Device makers and mobile operators often preload other app stores onto their phones in addition to Google Play, such as Samsung’s Galaxy Apps store or Xiaomi’s MiMarket.
Because third-party app stores don’t always adhere to the strict Google Play Store security checks for apps, Google Play doesn’t allow other app stores to be downloaded directly through the Play Store.
Most major Android device makers choose to customize the look and feel of their phones as a way of differentiating their devices.
A pre-installed app doesn’t prevent similar or competing apps from being more successful. Hangouts is part of Google’s suite of proprietary apps, yet WhatsApp, another messaging service, has over one billion users (¾ of which are on Android) and Facebook Messenger has one billion active monthly users.

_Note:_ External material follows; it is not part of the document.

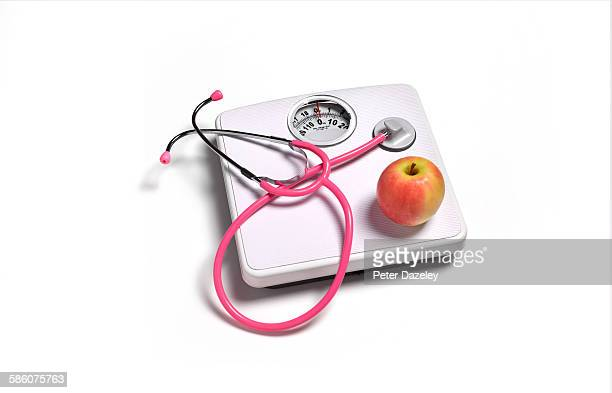 Bathroom scales with stethoscope and apple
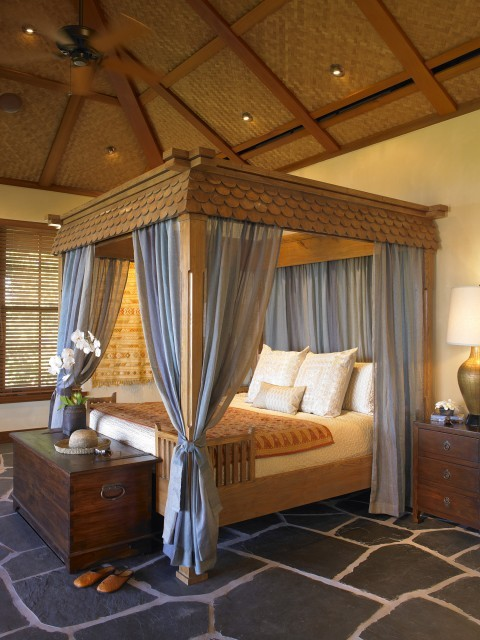 A beautiful bedroom in a Hawaiian home features a carved four-poster bed with draperies, and a black stone floor (via Dara Rosenfeld Design)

90% of Android apps on Google Play use Android’s “intents” system, which allows developers to designate other apps to perform certain actions. This lets Android users set any app they want as the default for tasks like search or web browsing including UC Browser, Opera, or Chrome.
If device makers want to preinstall Google apps, they must install the full Google Mobile Services (GMS) suite, as they were designed to work together to provide a baseline functionality for users—like the ability to save a photo from Gmail to Photos or open a Gmail attachment in Drive.
Google doesn’t require manufacturers to sign an anti-fragmentation requirement. This is an entirely voluntary step taken by device makers to prevent incompatibility—a problem that drives up development costs and harms the user experiences.
The Android Open-Source Project (AOSP) is the core software stack behind the Android OS and consists of the operating system, middleware, and open-source apps like a phone dialer, email, and messaging. Mobile operators, device makers, and developers can use this to build devices and apps.
Android makes a device compatibility test widely available to help device makers ensure that Android apps will work properly on their devices. Manufacturers who sign Google’s voluntary compatibility agreements are still free to choose which apps and app stores to pre-load onto their devices, whether their own or those of a third-party.
Even with Google apps pre-installed on certain Android devices, many third-party apps thrive on Android. For example, in high-growth markets like India, 98% of people surveyed use Facebook’s WhatsApp at least once a month for messaging, while only 32% use Google Hangouts.
Google Play Services is a framework of features that give Android developers the ability to build additional features into their apps—like adding a map, inserting a leaderboard in their game, or the ability to cast a video from their app to a TV.